TEXT PROVIDED =>
[Start of Attachment]
Speaking at a meeting convened to discuss the status of implementation of the Anti-terrorism Act, 1997 on Saturday, the CJ said if the witnesses are fully protected they would be coming forward in order to depose against the accused. He said the cases in ATCs are related to hardened criminals who are involved in heinous offences and therefore witnesses in such cases need special care and protection. Similarly, he said, adequate protection must also be provided to the personal investigator, prosecuting against the accused and the judges.
He said the backlog in the disposal of cases is partly due to delay in appointment of judges.
Justice Chaudhry said the Anti-terrorism Act is a special law designed to tackle the issue of terrorism, and contains fairly stringent provisions to combat the menace of terrorism but there has been no improvement in combating the acts of terrorism, stopping sectarian violence and the commission of heinous and sensational offences.
“We need to examine the situation, find out the issues and problems faced by the courts in expeditiously deciding cases, by prosecutors in securing convictions and the investigators in collecting and presenting before the court sufficient material and evidence to punish the culprits,” he said.
The CJ referred to a report of the Punjab Prosecution Department that examined the judgments of ATCs and pointed out a high rate of acquittal. The report also highlighted the basic reasons and factors responsible for such a high rate of acquittals. The CJ said with defective investigation and weak prosecution, it is highly unlikely to secure convictions which results in criticism over the performance of ATCs. It also demoralises the personnel of the prosecution and investigating agencies, which in turn demoralises the society implying that nothing could be done to control and combat the acts of terrorism and commission of heinous crimes, the CJ said.
[End of Attachment]
In the passage on the Anti-terrorism Act meeting, which groups does the CJ say need their issues and problems examined, and in doing what?

COLLECTED MATERIAL =>
[Start of Attachment]
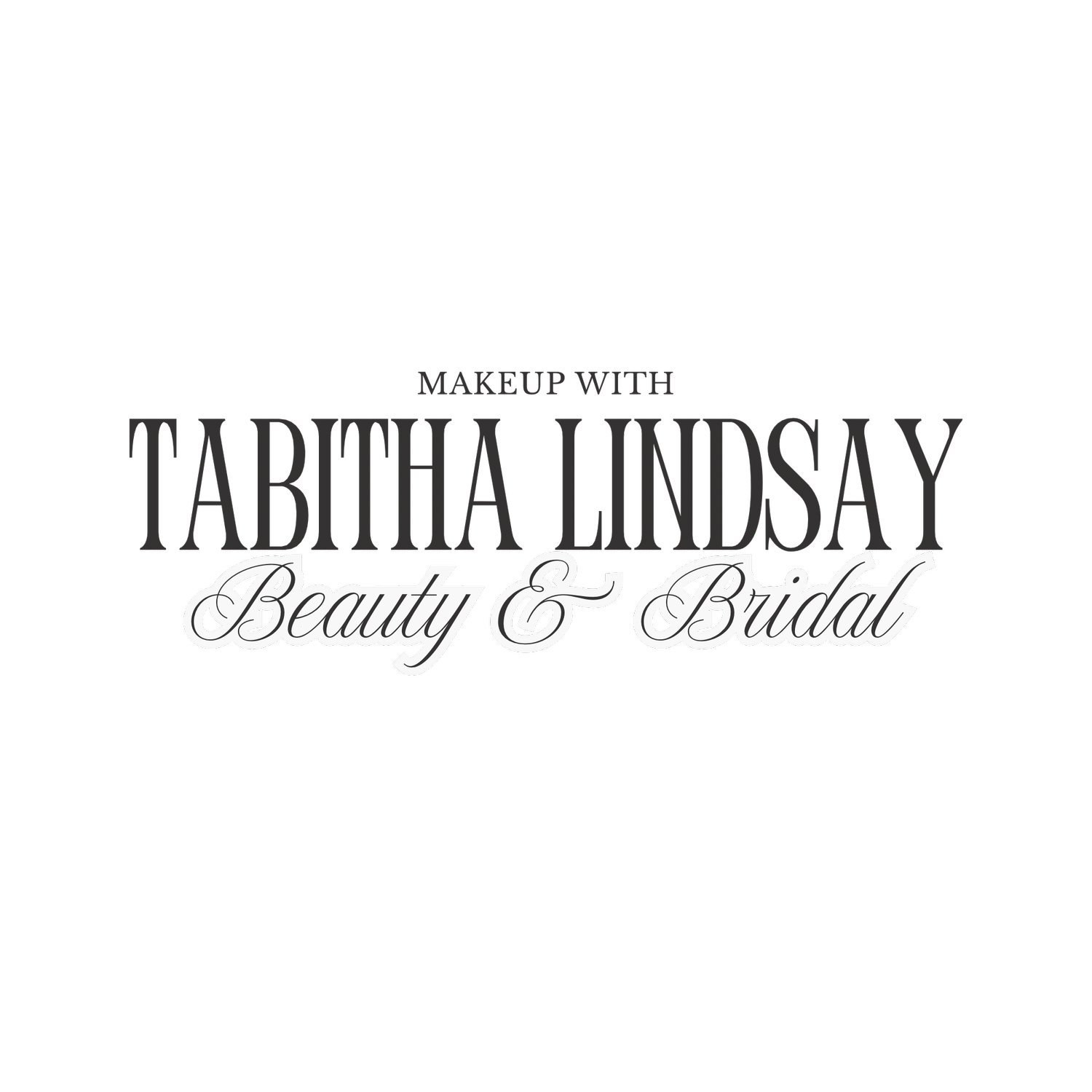 Tabitha Lindsay | Beauty &amp; Bridal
[End of Attachment]
RESPONSE TO THE EXERCISE =>
- Courts: deciding cases expeditiously
- Prosecutors: securing convictions
- Investigators: collecting sufficient material and evidence to punish the culprits and presenting it before the court